▶ **Passage shown**
::::::::::

Billionaire hedge fund manager John Paulson claims that he has lost millions of dollars betting on the successful failure of both Greece and Puerto Rico. (Fortune) He bet big-time on hopes that thirsty jobless Athens residents would be forced to pay for privatized water, and it just didn't happen.  One of his investment arms owns a whopping one-third of all bank deposits in Greece. You know -- the recycled bailout money from the Troika washing machine. The banks are closed and on the brink of insolvency. Last year, he bought over a billion dollars' worth of tax-exempt Puerto Rican bonds, which the government now says it can't pay back. Anybody want to bet on whether Congress sides with millions of struggling people over John Paulson? Actually, it is a safe bet that the big banks are already shorting their customers and hedging their bets on Grexit and regime change, and the downfall of Puerto Rico into a failed colonial state. Heads they win, tails you lose.


Chelsea Clinton's hedge fund manager husband also has lost "a ton of money" betting on a Greek "recovery" from more austerity via an abject submission by the Syriza government to the Troika finance capital vampires. ( Business Insider.) But Chelsea is doing her plucky best to stem the bleeding, having recently charged $65,000 for a ten-minute speech, a short Q&A and photo-ops at a publicly-funded university. What a trouper for the neoliberal cause. She didn't even personally pocket her fee, instead tossing the cash into the churning money laundry spin cycle of her family's "charity" -- for altruistic tax-avoidance purposes.

::::::::::

▶ **Available data**
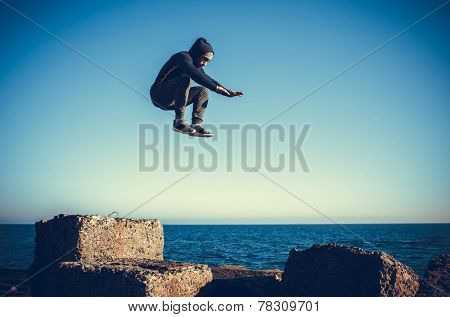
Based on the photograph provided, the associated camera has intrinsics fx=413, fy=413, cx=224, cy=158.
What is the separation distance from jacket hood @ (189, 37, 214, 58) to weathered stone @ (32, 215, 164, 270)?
5.26 meters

::::::::::

▶ **Task goal**
Check each statement against the commentary on hedge fund losses and answer yes or no, quoting the words of the text that decide it. 1. Paulson bought over a billion dollars' worth of Puerto Rican bonds last year. 2. Chelsea Clinton kept her speaking fee for herself. 3. One of Paulson's investment arms owns half of all bank deposits in Greece. The data has no role here.

▶ **Response to this exercise**
1. Yes: "Last year, he bought over a billion dollars' worth of tax-exempt Puerto Rican bonds"
2. No: "She didn't even personally pocket her fee"
3. No: "owns a whopping one-third of all bank deposits in Greece"